__EXERCISE INSTRUCTIONS__:
Return, word for word, every line that follows.

— Start —

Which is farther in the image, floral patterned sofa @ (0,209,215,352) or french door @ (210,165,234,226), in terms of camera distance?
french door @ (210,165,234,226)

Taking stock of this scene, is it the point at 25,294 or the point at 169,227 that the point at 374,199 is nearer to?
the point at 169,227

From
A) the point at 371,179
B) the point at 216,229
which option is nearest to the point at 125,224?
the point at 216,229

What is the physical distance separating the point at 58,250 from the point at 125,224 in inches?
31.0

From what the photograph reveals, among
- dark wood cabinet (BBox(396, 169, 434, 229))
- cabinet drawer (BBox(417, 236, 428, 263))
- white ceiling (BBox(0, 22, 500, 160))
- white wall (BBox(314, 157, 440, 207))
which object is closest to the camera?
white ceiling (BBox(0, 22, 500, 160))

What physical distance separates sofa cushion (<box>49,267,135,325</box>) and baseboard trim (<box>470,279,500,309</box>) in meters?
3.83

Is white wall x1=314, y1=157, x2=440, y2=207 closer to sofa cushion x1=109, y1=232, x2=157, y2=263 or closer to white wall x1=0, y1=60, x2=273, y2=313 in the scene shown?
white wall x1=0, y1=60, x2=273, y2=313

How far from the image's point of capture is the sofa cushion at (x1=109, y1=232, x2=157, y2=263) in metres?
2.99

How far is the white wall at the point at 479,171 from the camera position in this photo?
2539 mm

— End —

__SOLUTION BELOW__:
Which is farther in the image, floral patterned sofa @ (0,209,215,352) or french door @ (210,165,234,226), in terms of camera distance?
french door @ (210,165,234,226)

Taking stock of this scene, is it the point at 25,294 or the point at 169,227 that the point at 374,199 is nearer to?
the point at 169,227

From
A) the point at 371,179
B) the point at 216,229
which option is nearest to the point at 125,224?
the point at 216,229

What is the physical distance separating the point at 58,250 from the point at 125,224 in inches?
31.0

From what the photograph reveals, among
- dark wood cabinet (BBox(396, 169, 434, 229))
- cabinet drawer (BBox(417, 236, 428, 263))
- white ceiling (BBox(0, 22, 500, 160))
- white wall (BBox(314, 157, 440, 207))
which object is closest to the camera?
white ceiling (BBox(0, 22, 500, 160))

What physical distance separates sofa cushion (<box>49,267,135,325</box>) and baseboard trim (<box>470,279,500,309</box>) in meters?
3.83

Is white wall x1=314, y1=157, x2=440, y2=207 closer to sofa cushion x1=109, y1=232, x2=157, y2=263 or closer to white wall x1=0, y1=60, x2=273, y2=313 in the scene shown?
white wall x1=0, y1=60, x2=273, y2=313

How far from the image's point of capture is the sofa cushion at (x1=109, y1=232, x2=157, y2=263) in metres?
2.99

How far is the white wall at the point at 479,171 from the camera position in this photo?
2539 mm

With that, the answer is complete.